Like a summer blockbuster movie, Oracle has the following plotlines planned.

  • In-memory technology on Database 12c that will change the game for cloud providers as well as enterprises.
  • Updates to Fusion apps.
  • The launch of Oracle's platform-as-a-service and infrastructure-as-a-service offerings to the masses.
oracle yacht
Can Oracle deliver a product cycle victory this summer?

And like some of those dopey movies we'll get this summer there will be plenty of explosions too. We're just not sure whether Oracle will be the one blowing up. Analysts are a tad skeptical at the moment. When a company blames Venezuela's currency manipulation---as if that's a new development---analysts start to wonder. Cowen analyst Peter Goldmacher noted that software sales---not Venezuela---was the reason Oracle fell short on earnings.

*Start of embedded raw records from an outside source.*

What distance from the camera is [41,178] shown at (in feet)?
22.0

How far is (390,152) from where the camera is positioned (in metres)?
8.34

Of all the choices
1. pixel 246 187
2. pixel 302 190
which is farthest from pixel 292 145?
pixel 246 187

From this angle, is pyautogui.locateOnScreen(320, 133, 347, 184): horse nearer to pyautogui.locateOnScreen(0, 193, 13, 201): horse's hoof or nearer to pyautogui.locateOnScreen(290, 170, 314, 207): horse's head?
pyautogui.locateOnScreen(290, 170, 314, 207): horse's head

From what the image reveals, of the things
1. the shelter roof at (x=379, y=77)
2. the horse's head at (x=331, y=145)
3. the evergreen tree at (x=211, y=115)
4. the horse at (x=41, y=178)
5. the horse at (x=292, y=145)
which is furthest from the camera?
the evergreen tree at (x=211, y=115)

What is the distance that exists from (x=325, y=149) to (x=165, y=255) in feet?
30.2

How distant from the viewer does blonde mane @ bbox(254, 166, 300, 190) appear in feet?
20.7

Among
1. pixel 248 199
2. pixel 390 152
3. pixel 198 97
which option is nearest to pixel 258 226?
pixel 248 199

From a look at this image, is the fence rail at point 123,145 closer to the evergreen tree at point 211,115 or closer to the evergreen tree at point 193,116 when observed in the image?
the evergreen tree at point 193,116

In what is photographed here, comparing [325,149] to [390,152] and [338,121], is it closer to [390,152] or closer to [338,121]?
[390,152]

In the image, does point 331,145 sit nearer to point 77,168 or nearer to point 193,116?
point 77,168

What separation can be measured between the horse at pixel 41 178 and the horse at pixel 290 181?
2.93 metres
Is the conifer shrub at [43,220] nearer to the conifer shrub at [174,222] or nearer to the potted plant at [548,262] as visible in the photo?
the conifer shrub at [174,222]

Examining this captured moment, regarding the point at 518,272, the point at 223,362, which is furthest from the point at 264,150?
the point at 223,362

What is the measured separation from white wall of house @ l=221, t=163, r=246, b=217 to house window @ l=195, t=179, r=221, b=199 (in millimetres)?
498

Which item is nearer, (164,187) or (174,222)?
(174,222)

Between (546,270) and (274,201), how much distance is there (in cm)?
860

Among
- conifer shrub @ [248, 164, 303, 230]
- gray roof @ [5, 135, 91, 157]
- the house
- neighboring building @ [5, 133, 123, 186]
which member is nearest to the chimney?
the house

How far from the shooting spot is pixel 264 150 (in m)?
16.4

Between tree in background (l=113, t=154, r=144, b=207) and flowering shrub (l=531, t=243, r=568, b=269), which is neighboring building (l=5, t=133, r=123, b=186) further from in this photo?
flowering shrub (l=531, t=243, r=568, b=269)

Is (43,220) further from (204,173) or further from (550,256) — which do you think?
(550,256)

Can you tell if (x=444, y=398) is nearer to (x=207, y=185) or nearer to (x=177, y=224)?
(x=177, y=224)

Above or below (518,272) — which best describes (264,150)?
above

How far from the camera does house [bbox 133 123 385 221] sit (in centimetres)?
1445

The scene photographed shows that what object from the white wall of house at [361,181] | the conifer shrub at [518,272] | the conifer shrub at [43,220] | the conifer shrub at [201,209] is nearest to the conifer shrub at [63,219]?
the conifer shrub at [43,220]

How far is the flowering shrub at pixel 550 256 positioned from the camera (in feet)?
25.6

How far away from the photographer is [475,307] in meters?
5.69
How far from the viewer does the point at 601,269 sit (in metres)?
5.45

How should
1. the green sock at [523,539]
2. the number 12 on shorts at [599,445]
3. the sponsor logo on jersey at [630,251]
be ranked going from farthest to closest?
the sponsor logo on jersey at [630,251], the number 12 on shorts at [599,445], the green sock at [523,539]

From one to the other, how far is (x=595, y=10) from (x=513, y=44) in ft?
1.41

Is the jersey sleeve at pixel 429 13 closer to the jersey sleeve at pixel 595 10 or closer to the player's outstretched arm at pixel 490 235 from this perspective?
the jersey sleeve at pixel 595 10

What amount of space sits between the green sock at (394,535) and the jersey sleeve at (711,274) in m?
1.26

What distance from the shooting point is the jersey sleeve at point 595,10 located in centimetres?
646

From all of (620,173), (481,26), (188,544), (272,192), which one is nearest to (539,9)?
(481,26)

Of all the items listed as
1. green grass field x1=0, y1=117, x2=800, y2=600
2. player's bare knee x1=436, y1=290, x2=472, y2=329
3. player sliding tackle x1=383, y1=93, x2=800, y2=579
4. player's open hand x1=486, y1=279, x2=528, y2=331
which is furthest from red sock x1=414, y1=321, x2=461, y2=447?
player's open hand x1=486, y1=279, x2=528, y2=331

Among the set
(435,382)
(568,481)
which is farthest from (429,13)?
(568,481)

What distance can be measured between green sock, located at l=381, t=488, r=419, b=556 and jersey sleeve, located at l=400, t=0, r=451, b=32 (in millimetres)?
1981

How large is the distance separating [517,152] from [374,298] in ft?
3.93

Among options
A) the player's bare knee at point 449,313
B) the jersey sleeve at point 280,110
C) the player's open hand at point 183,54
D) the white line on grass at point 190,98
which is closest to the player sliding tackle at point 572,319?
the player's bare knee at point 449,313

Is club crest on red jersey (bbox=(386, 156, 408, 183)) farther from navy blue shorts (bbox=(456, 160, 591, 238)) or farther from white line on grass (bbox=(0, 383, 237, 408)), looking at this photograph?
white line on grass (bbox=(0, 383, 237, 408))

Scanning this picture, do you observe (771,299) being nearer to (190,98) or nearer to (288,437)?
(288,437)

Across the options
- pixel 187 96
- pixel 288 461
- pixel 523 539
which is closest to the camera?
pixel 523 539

Simply put, a move to the cloud is hurting software sales and revenue. Oracle CFO Safra Catz explained the license to cloud transition on a conference call. Goldmacher said:

Software sales fell short of expectations, which management attributed to an increasing contribution from its Cloud business. Assuming a 3-year contract duration, this would mean the company generated $5M-$10M in subscription revenue in the quarter in lieu of $65M-$70M in license revenue. Given that Cloud organic constant currency growth in subscription is only in the high single digits, we infer the company is finding it difficult to generate growth no matter the delivery method.

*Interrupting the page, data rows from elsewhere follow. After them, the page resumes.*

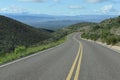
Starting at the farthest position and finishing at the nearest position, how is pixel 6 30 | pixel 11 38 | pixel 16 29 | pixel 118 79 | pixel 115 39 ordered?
pixel 16 29, pixel 6 30, pixel 11 38, pixel 115 39, pixel 118 79

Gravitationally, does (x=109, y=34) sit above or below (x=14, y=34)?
above

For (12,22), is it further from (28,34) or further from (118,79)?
(118,79)

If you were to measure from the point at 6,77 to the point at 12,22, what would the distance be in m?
135

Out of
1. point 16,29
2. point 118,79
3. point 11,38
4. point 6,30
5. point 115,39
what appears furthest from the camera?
point 16,29

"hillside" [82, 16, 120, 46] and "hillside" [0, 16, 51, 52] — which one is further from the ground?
"hillside" [82, 16, 120, 46]

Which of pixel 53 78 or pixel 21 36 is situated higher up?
pixel 53 78

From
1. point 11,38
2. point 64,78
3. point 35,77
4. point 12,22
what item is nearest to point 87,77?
point 64,78

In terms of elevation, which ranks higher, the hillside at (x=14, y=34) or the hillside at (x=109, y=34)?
the hillside at (x=109, y=34)

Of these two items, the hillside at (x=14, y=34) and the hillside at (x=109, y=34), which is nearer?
the hillside at (x=109, y=34)

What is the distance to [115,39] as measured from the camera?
135ft

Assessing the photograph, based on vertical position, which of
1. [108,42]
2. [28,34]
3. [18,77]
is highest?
[18,77]

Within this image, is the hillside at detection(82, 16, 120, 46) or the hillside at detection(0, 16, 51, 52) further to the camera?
the hillside at detection(0, 16, 51, 52)

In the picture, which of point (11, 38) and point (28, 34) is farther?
point (28, 34)

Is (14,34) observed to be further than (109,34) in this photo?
Yes
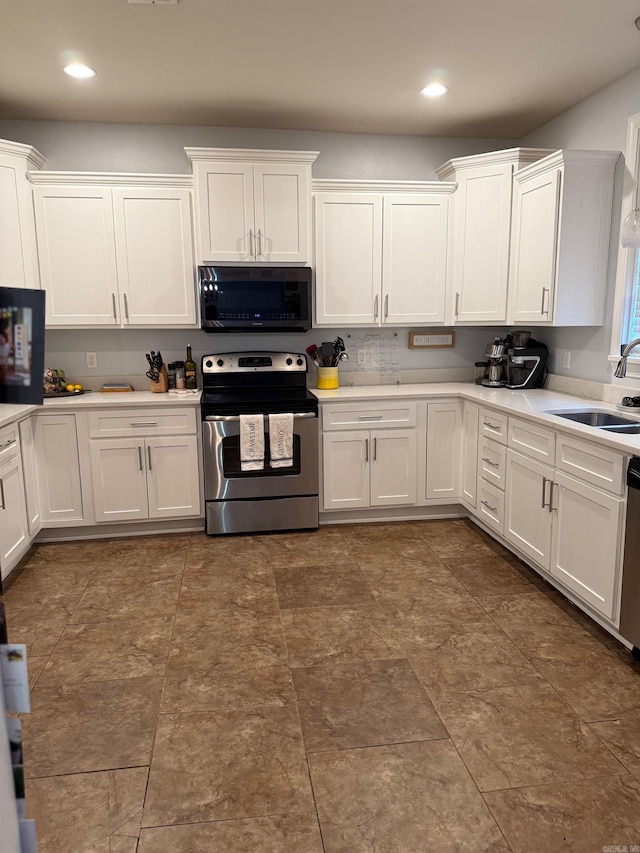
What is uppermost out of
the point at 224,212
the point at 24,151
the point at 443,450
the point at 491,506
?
the point at 24,151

Luckily, we have Oracle's summer blockbusters to save the day.

Ellison and company mentioned summer more than SAP on its earnings conference call. Consider:

On the cloud, Ellison said:

The Infrastructure as a Service is going to be priced pretty much equivalent to Amazon. We think that's a commodity business, and not in any way a bad -- in a bad sense. To play that game, you have to be -- we're going to have a compute service and a storage service. The storage service is already out. The compute service is going to be released en masse shortly. And that will be very competitive, we think, with Amazon or anybody else in this business.

The big differentiator, for us, is, along with Infrastructure as a Service, we have a very strong Platform as a Service offering coming out with our infrastructure, and that's, of course, our two major platform plays in middleware -- it's Java and the database, of course, is Oracle. We think that gives us a unique pair of differentiators in the Infrastructure or Platform as a Service is taken together, and we think that's what our customers are going to do.

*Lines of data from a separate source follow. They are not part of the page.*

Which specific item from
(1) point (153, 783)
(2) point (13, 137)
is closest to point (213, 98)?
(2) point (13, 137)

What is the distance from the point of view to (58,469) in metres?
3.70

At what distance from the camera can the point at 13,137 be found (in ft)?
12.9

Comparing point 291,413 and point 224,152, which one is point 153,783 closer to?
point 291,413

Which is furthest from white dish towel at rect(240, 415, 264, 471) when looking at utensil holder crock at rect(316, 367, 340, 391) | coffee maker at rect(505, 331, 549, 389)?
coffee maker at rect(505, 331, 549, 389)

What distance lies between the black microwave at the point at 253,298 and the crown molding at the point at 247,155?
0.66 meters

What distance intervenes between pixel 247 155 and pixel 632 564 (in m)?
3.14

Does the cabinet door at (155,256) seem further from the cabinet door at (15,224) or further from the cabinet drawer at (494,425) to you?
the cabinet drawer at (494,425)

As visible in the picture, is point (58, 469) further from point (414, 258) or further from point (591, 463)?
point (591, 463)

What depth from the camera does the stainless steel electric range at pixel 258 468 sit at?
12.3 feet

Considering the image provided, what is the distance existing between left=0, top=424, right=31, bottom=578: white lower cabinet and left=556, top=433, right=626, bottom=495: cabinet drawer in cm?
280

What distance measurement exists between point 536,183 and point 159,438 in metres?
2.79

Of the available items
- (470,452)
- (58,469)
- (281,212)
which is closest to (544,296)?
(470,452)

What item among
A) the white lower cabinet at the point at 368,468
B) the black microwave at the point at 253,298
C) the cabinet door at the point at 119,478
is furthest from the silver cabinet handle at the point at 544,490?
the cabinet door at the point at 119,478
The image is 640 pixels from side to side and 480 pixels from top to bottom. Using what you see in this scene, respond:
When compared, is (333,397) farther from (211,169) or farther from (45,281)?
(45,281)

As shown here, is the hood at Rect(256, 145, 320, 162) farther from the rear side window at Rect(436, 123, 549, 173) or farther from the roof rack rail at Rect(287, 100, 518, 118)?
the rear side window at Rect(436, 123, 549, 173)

Customers are going to come to us and buy our platform in the cloud and buy infrastructure in the cloud, and move a lot of their existing applications out of their own data centers into our cloud, and they can do that without having to change their applications at all. They can move their applications intact to our cloud, and get all of the cost benefits, all of the efficiencies of scale, and they don't have to change the apps at all. We think that's a unique proposition we offer our customers. And again, delivery time is all this Summer.

Playing with the building blocks of the cloud: Getting IaaS right

On 12c, Ellison said:

If I could just add one thing to that. With the release of Oracle In-Memory database with 12c, our data analytics performance is going to increase by more than a factor of 10 -- some cases more than a factor of 100. We think this Summer with 12c, our data analytics business is going to take off. And, of course, the intention is to sell a lot of those data analytics products in the cloud, as opposed to on-premise. We will give customers a choice, but we'll offer that data analytics in the cloud, data analytics on-premise -- it's a big push for us.

And on Fusion apps, Oracle president Mark Hurd said:

Our Fusion products are now in release 8, with 1,000 new features in that release with improvements. Coming with release 9, again, this summer will be a similar number of new features. So release 8, 1,000 new features, release 9 this summer with roughly the same number of features. Along with Responsys and BlueKai soon, we continue to gain momentum on the product side, the customer side, and you will see this in our financial performance.

We have no idea if Oracle execs were in chaise lounges when they did the earnings conference call, but they could have been. Clearly, Oracle's fate is tethered to the summer.